The Sandwitches are back with their second LP release, Mrs. Jones’ Cookies. It follows on from last year’s EP Duck, Duck, Goose! The album has already been listed as the top album of 2011 by EverybodyTaste.
As there is no real information about the band anywhere, I thought I’d start with last year’s EP. It has a very haunting sound, a lot of reverb has been driven into each layers, especially the vocals. The vocals in particular have strong similarities to Dido, though unlike Dido, The Sandwitches’ music doesn’t make me fall asleep. Infact, there’s no emotion given for this EP, it attempts to have this “mysterious aura” to it but to me it’s just…playing.
In The Garden starts off Mrs. Jones’ Cookies with a timid yet crunchy guitar that unfortunately dissipates once the witch like howls finish and the similar reverb heavy vocals begin. The vocals are backed up to give a more ominous feeling to the tracks but it becomes stale pretty quick, there is no change of tone or pitch to bring an extra element to the song, so sadly, the album begins in a very dull fashion.

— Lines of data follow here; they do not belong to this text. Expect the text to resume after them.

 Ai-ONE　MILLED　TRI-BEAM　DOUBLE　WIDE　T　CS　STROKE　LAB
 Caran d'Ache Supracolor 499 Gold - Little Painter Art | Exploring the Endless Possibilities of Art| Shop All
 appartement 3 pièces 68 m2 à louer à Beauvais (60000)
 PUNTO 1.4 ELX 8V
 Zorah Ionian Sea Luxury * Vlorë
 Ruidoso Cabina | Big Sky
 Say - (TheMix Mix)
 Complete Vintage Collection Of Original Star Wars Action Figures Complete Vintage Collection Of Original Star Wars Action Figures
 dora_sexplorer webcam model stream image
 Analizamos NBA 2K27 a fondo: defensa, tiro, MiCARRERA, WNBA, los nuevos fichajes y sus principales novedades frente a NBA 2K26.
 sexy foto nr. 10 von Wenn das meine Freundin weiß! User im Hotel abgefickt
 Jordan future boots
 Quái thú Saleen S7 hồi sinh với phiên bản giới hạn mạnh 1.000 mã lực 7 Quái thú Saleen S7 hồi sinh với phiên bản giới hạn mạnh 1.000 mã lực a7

Second track Summer of Love fortunately contains some excitement and energy to it. The guitar rhythm is very upbeat and suits its summer theme quite well, and the inclusion of a male vocal really allows it to sound a lot more human, rather than mechanically riddled with effects. The drums also introduce themselves with occasional flurries which tragically get ignored by the rest of the instruments, making it kind of pointless.
The rest of the tracks really bring no real sense of individuality to them, they follow the same “mysterious” nature, with vocals that are often too airy, and the instruments are a little too quiet to really create any impact to them. I can hear that there is electric guitar playing on Black Rider, but like the EP, it does not produce any kind of reaction from me.

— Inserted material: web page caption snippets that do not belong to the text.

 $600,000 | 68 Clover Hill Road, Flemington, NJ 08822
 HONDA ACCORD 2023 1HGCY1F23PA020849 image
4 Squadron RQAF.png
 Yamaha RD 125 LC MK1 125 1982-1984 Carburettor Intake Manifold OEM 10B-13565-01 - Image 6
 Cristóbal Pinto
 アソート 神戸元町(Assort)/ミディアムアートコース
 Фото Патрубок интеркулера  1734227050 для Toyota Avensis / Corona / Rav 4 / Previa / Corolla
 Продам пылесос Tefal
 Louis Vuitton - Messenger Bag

Overall, with a name like The Sandwitches, and releases such as Duck, Duck, Goose! And Mrs. Jones’ Cookies, I expected this band to have a much more fun, up tempo and original sound. However, this is not the case, the album is the same tempo throughout, there is little to no variation present at all, and all of the somewhat exciting moments during songs always fall flat. I think The ‘Witches had the potential to produce a smoking great potion, but they just needed to add a bit more spice to their cauldron.